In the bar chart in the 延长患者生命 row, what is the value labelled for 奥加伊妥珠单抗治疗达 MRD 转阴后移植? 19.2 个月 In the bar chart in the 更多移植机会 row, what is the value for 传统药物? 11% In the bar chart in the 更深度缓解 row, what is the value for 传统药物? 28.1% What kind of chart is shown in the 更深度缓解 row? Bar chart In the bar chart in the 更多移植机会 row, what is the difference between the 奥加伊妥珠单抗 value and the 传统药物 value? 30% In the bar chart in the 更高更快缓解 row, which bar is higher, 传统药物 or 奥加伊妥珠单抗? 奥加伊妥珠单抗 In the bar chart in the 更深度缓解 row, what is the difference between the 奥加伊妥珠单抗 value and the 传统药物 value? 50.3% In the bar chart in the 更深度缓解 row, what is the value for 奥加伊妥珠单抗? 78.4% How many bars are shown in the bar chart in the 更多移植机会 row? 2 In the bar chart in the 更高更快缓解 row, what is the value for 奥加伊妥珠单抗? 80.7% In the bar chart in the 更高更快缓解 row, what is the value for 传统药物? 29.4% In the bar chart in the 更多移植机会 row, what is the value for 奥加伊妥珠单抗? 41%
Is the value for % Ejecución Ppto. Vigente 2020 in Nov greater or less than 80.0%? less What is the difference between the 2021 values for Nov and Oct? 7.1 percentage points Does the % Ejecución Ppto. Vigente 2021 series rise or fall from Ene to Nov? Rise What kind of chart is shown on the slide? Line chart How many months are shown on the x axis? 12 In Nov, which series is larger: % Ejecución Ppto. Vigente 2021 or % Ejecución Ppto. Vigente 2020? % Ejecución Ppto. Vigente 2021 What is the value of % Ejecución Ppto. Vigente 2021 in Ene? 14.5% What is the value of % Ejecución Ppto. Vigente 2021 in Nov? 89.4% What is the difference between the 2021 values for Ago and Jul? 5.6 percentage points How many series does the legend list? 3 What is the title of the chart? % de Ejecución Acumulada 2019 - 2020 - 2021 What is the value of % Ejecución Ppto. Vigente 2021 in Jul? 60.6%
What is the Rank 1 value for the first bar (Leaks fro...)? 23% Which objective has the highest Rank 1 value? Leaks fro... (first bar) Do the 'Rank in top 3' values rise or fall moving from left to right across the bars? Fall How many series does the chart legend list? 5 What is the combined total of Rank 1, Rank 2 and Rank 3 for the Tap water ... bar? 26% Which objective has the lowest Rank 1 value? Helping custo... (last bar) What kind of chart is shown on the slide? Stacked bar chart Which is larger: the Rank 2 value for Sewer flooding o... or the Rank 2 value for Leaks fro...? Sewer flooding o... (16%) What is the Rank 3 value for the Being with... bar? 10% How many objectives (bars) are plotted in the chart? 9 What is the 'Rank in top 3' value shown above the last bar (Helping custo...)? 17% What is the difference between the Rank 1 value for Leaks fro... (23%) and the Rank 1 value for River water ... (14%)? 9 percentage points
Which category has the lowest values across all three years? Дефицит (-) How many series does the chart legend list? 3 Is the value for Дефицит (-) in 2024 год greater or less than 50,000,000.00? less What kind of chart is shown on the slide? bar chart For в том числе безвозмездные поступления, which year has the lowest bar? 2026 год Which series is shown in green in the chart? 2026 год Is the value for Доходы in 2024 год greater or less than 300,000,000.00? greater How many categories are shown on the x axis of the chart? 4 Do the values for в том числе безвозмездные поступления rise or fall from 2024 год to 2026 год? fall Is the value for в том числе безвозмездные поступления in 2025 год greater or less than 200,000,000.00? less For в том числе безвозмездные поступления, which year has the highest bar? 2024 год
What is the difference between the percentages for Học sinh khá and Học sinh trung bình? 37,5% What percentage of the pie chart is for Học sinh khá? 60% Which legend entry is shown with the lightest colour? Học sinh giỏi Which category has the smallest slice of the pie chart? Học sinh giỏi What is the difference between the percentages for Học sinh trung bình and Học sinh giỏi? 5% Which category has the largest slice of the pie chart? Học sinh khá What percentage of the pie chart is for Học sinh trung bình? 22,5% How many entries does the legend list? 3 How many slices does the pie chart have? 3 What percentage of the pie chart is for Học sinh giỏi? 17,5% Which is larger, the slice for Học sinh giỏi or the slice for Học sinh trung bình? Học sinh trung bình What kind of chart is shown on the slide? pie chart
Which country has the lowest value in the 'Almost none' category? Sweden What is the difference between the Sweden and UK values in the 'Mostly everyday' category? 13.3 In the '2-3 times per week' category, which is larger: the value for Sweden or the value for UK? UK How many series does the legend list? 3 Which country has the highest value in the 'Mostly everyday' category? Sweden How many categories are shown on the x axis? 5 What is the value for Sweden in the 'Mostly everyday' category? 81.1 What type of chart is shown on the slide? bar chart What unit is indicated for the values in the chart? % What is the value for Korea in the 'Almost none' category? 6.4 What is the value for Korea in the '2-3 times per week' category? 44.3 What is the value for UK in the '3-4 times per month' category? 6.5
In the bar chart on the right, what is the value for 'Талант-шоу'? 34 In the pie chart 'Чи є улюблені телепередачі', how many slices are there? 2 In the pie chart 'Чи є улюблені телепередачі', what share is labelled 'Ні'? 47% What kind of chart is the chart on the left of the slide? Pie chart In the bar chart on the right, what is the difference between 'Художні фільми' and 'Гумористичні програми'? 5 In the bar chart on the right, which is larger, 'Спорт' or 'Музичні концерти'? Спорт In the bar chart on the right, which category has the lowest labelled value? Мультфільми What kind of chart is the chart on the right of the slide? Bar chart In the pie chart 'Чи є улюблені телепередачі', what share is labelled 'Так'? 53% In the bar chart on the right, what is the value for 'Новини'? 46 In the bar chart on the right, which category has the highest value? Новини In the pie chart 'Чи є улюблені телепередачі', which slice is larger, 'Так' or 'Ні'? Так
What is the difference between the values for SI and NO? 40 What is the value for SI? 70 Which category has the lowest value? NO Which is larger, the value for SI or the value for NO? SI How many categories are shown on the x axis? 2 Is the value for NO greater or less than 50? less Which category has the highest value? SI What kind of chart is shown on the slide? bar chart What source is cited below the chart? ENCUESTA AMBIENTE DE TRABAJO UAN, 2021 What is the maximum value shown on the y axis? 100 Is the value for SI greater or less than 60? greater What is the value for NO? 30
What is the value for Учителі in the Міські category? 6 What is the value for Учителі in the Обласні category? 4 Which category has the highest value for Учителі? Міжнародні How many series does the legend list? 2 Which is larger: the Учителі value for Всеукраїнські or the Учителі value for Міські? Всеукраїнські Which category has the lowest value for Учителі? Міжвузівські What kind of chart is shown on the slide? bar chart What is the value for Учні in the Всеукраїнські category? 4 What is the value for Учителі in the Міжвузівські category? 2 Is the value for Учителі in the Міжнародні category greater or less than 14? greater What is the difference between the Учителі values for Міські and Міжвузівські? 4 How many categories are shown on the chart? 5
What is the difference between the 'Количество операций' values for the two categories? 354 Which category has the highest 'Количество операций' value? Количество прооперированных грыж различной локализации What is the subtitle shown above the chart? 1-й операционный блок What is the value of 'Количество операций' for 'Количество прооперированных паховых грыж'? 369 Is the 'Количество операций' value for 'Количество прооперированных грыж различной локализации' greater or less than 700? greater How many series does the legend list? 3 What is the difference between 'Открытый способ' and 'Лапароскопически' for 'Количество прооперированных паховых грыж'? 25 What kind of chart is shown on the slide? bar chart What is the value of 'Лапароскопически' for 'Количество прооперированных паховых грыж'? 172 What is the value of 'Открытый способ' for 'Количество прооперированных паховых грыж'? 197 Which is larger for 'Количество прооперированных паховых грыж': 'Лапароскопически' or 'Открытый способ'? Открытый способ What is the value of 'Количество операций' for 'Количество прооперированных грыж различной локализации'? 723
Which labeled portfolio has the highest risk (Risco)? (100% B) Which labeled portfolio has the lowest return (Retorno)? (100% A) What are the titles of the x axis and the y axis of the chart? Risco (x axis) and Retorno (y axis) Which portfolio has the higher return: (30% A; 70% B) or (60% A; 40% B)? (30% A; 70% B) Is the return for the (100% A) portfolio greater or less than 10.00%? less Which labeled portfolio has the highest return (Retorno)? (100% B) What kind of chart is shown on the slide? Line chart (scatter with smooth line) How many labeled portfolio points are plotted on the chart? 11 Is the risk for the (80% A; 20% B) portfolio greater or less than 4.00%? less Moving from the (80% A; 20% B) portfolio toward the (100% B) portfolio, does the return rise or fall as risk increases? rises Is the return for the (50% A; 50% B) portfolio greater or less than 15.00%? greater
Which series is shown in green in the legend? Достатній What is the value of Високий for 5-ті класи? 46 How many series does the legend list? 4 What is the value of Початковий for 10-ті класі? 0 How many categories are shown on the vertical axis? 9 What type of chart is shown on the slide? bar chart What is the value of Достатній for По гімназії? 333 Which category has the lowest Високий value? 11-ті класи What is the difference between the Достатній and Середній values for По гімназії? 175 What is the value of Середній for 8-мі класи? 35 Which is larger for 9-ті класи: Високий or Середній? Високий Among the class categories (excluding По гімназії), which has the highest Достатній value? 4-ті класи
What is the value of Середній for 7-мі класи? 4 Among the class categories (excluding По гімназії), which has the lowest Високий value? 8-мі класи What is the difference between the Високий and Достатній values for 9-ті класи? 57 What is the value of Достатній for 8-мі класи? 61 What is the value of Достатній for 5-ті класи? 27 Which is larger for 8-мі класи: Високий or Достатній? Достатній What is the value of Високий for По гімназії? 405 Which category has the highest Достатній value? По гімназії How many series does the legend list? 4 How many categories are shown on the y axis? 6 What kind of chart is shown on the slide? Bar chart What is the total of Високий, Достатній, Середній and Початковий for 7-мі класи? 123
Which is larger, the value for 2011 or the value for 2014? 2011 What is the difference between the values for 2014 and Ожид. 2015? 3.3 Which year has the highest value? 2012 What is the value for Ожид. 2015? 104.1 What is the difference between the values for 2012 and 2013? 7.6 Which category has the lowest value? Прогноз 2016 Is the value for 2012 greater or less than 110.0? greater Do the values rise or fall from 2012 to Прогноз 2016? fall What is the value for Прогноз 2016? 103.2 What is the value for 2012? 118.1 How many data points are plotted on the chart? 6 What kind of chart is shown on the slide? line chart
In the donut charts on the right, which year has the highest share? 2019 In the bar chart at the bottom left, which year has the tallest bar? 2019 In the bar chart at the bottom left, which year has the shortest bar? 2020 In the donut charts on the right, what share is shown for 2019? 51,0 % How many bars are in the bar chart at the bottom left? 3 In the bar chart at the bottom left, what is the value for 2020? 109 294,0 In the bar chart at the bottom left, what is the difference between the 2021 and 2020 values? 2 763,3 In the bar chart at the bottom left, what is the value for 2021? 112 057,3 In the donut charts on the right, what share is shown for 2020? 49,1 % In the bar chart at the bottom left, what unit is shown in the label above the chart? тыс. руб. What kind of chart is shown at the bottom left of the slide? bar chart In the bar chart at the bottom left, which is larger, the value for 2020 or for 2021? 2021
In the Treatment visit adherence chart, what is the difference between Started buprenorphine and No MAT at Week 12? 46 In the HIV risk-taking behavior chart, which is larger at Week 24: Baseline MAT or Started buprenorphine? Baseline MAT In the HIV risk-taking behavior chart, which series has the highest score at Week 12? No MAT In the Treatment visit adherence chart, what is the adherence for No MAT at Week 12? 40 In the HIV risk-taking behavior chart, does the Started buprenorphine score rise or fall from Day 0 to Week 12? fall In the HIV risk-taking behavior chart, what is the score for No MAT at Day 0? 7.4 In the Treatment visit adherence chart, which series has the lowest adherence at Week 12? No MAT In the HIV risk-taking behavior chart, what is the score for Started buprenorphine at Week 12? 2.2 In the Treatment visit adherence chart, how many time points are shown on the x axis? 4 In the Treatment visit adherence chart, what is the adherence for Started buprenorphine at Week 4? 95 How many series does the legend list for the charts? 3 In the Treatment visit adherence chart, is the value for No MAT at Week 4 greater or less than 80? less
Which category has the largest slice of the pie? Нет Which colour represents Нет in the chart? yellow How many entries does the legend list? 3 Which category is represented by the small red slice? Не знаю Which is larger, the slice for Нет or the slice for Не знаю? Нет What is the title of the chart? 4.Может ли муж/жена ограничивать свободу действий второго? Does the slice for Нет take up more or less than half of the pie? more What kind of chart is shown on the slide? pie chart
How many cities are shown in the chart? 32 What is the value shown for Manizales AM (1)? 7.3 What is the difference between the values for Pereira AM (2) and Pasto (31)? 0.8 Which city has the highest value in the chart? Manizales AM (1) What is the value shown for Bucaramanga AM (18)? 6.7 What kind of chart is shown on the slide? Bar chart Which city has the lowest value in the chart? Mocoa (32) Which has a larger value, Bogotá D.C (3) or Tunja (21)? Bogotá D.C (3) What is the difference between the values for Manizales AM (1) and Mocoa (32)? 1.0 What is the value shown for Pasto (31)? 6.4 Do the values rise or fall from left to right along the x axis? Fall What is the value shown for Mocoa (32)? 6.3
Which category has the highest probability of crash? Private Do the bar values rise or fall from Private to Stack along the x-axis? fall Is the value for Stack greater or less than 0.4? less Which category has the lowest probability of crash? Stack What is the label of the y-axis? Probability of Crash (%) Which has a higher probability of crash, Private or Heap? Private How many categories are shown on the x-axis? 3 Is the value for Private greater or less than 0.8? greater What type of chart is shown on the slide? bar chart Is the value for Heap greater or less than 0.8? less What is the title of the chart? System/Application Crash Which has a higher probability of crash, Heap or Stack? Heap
___
» **PROMPT**:
Copy out every row above that contains the string "Открытый".

» **RESPONSE TO THE TASK**:
What is the difference between the 'Количество операций' values for the two categories? 354 Which category has the highest 'Количество операций' value? Количество прооперированных грыж различной локализации What is the subtitle shown above the chart? 1-й операционный блок What is the value of 'Количество операций' for 'Количество прооперированных паховых грыж'? 369 Is the 'Количество операций' value for 'Количество прооперированных грыж различной локализации' greater or less than 700? greater How many series does the legend list? 3 What is the difference between 'Открытый способ' and 'Лапароскопически' for 'Количество прооперированных паховых грыж'? 25 What kind of chart is shown on the slide? bar chart What is the value of 'Лапароскопически' for 'Количество прооперированных паховых грыж'? 172 What is the value of 'Открытый способ' for 'Количество прооперированных паховых грыж'? 197 Which is larger for 'Количество прооперированных паховых грыж': 'Лапароскопически' or 'Открытый способ'? Открытый способ What is the value of 'Количество операций' for 'Количество прооперированных грыж различной локализации'? 723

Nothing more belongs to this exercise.